[Excerpts from a dataset]
· · · · ·

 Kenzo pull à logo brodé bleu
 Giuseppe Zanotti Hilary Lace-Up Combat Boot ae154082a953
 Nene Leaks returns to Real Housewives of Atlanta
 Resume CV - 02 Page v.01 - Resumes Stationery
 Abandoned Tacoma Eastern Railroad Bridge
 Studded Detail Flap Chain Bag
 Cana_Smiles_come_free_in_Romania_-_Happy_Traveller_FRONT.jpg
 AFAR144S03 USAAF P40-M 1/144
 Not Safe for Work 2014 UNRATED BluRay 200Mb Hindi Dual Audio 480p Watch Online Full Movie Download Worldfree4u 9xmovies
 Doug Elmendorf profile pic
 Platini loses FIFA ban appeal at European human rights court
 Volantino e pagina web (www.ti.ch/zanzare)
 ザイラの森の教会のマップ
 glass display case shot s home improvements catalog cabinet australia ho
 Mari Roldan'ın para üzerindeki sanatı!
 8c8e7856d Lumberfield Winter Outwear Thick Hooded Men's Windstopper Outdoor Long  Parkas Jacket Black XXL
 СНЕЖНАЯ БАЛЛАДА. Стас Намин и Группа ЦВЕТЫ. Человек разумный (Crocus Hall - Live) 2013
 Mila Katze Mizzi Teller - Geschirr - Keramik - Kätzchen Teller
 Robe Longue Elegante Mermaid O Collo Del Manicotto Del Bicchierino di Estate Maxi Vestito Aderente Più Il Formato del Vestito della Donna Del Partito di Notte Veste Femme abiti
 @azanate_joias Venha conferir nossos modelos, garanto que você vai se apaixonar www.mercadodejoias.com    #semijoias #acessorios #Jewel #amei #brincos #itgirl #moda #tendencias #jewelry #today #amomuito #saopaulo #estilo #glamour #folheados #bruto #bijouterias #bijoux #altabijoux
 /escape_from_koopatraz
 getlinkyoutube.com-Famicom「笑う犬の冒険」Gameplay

· · · · ·

● What is needed:
Each record, exactly as written, is to be printed again.

● Solution below:
 Kenzo pull à logo brodé bleu
 Giuseppe Zanotti Hilary Lace-Up Combat Boot ae154082a953
 Nene Leaks returns to Real Housewives of Atlanta
 Resume CV - 02 Page v.01 - Resumes Stationery
 Abandoned Tacoma Eastern Railroad Bridge
 Studded Detail Flap Chain Bag
 Cana_Smiles_come_free_in_Romania_-_Happy_Traveller_FRONT.jpg
 AFAR144S03 USAAF P40-M 1/144
 Not Safe for Work 2014 UNRATED BluRay 200Mb Hindi Dual Audio 480p Watch Online Full Movie Download Worldfree4u 9xmovies
 Doug Elmendorf profile pic
 Platini loses FIFA ban appeal at European human rights court
 Volantino e pagina web (www.ti.ch/zanzare)
 ザイラの森の教会のマップ
 glass display case shot s home improvements catalog cabinet australia ho
 Mari Roldan'ın para üzerindeki sanatı!
 8c8e7856d Lumberfield Winter Outwear Thick Hooded Men's Windstopper Outdoor Long  Parkas Jacket Black XXL
 СНЕЖНАЯ БАЛЛАДА. Стас Намин и Группа ЦВЕТЫ. Человек разумный (Crocus Hall - Live) 2013
 Mila Katze Mizzi Teller - Geschirr - Keramik - Kätzchen Teller
 Robe Longue Elegante Mermaid O Collo Del Manicotto Del Bicchierino di Estate Maxi Vestito Aderente Più Il Formato del Vestito della Donna Del Partito di Notte Veste Femme abiti
 @azanate_joias Venha conferir nossos modelos, garanto que você vai se apaixonar www.mercadodejoias.com    #semijoias #acessorios #Jewel #amei #brincos #itgirl #moda #tendencias #jewelry #today #amomuito #saopaulo #estilo #glamour #folheados #bruto #bijouterias #bijoux #altabijoux
 /escape_from_koopatraz
 getlinkyoutube.com-Famicom「笑う犬の冒険」Gameplay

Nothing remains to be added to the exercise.